WHAT YOU ARE ASKED TO DO: Render the records below as a Markdown table with two columns, No. and Line. Give each nonblank line its own row and skip blank lines.

(Excerpts from a spatial reasoning dataset)
-*-
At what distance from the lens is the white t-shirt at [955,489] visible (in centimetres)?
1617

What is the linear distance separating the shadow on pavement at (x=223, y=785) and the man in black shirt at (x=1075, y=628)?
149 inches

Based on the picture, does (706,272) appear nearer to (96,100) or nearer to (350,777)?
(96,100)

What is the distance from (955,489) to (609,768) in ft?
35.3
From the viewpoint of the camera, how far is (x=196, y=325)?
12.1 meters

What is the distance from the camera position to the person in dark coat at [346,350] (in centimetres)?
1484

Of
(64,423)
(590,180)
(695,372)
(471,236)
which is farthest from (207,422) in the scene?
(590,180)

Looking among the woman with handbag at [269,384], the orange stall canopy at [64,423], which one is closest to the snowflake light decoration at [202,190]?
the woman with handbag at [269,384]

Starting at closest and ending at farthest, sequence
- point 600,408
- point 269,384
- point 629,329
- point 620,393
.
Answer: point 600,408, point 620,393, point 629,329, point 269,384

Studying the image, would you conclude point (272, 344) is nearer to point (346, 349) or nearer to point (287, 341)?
-*-
TASK SOLUTION:
| No. | Line |
|---|---|
| 1 | At what distance from the lens is the white t-shirt at [955,489] visible (in centimetres)? |
| 2 | 1617 |
| 3 | What is the linear distance separating the shadow on pavement at (x=223, y=785) and the man in black shirt at (x=1075, y=628)? |
| 4 | 149 inches |
| 5 | Based on the picture, does (706,272) appear nearer to (96,100) or nearer to (350,777)? |
| 6 | (96,100) |
| 7 | What is the distance from (955,489) to (609,768) in ft? |
| 8 | 35.3 |
| 9 | From the viewpoint of the camera, how far is (x=196, y=325)? |
| 10 | 12.1 meters |
| 11 | What is the distance from the camera position to the person in dark coat at [346,350] (in centimetres)? |
| 12 | 1484 |
| 13 | Of |
| 14 | (64,423) |
| 15 | (590,180) |
| 16 | (695,372) |
| 17 | (471,236) |
| 18 | which is farthest from (207,422) in the scene? |
| 19 | (590,180) |
| 20 | Looking among the woman with handbag at [269,384], the orange stall canopy at [64,423], which one is closest to the snowflake light decoration at [202,190]? |
| 21 | the woman with handbag at [269,384] |
| 22 | Starting at closest and ending at farthest, sequence |
| 23 | - point 600,408 |
| 24 | - point 269,384 |
| 25 | - point 629,329 |
| 26 | - point 620,393 |
| 27 | . |
| 28 | Answer: point 600,408, point 620,393, point 629,329, point 269,384 |
| 29 | Studying the image, would you conclude point (272, 344) is nearer to point (346, 349) or nearer to point (287, 341)? |